A Ponte 25 de Abril é uma infraestrutura absolutamente essencial para dezenas de milhares de trabalhadores, estudantes e famílias que diariamente necessitam de atravessar o Tejo para aceder a empregos, escolas, hospitais e serviços públicos. Para a Margem Sul, esta ponte não é uma opção — é uma necessidade vital.
- Falta de alternativas reais
Os residentes da Margem Sul não dispõem de alternativas viáveis.
A Ponte Vasco da Gama implica percursos mais longos, custos acrescidos, maior tempo perdido e um impacto ambiental significativo.
Os transportes públicos, por sua vez, são frequentemente insuficientes, sobrelotados e pouco fiáveis.
Na prática, a portagem da Ponte 25 de Abril funciona como um imposto obrigatório sobre quem vive do outro lado do Tejo.
- Pagamos mais para ficar parados
Apesar do elevado valor pago pelos utentes, a realidade diária é a seguinte:
Trânsito intenso durante quase todo o dia
Congestionamentos graves nas horas de ponta
Perda de horas de vida pessoal e familiar
Aumento de stress, poluição e desgaste dos veículos
Os cidadãos pagam cada vez mais para enfrentar piores condições de circulação.
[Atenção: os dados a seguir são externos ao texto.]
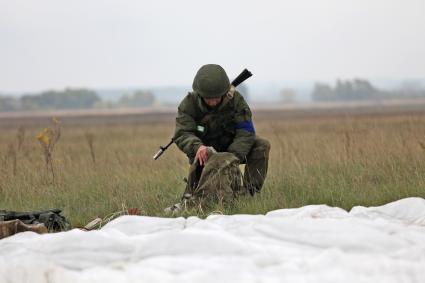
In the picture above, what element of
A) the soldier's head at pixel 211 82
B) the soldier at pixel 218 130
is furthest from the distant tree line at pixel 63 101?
the soldier's head at pixel 211 82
- Um peso financeiro injusto
Atualmente, um utilizador de Classe 1 paga cerca de 45€ por mês apenas para atravessar a ponte em dias úteis.
Este montante representa um encargo significativo para milhares de famílias, num contexto de aumento do custo da habitação, dos combustíveis e do custo de vida.
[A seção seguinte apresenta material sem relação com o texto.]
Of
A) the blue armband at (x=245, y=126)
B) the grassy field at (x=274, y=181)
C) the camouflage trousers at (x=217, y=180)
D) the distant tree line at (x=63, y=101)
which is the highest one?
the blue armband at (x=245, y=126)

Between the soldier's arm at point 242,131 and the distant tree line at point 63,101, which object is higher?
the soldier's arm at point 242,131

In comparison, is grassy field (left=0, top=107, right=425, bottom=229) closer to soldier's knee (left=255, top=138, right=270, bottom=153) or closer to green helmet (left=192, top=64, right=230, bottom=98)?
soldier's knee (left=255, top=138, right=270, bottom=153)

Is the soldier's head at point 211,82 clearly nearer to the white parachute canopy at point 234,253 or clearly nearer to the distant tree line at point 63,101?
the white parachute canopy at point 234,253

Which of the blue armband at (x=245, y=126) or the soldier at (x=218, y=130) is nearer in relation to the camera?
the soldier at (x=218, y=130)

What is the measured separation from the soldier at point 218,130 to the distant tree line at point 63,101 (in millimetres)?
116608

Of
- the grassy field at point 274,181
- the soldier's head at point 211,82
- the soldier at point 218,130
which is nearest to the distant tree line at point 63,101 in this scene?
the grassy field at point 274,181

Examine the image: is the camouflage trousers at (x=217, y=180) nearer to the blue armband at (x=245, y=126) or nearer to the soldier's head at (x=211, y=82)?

Muitos residentes da Margem Sul escolheram viver onde vivem precisamente porque foram empurrados para fora de Lisboa pelos altos preços da habitação — e agora são punidos financeiramente por essa escolha.
- Uma desigualdade territorial inaceitável
No Porto existem seis pontes sobre o Douro, e nenhuma delas é paga.
Além disso, as SCUTs (como a CREP) estão a ser eliminadas para desviar o trânsito pesado da VCI e proteger a qualidade de vida dos residentes.
Na Área Metropolitana de Lisboa, ocorre o oposto:
os habitantes da Margem Sul são obrigados a pagar para entrar na capital, suportando tráfego, poluição e custos acrescidos, sem qualquer compensação.
Esta situação representa uma clara e injustificável discriminação territorial.
Por tudo isto, exigimos:
A suspensão imediata do aumento das portagens
A redução dos valores cobrados aos utilizadores frequentes
A criação de um regime especial para residentes e trabalhadores da Margem Sul
Um plano sério para melhorar a mobilidade na Área Metropolitana de Lisboa
A mobilidade é um direito fundamental.
A travessia do Tejo não pode continuar a ser uma barreira social nem uma fonte de receita à custa de quem trabalha.
A Margem Sul não é uma colónia fiscal de Lisboa.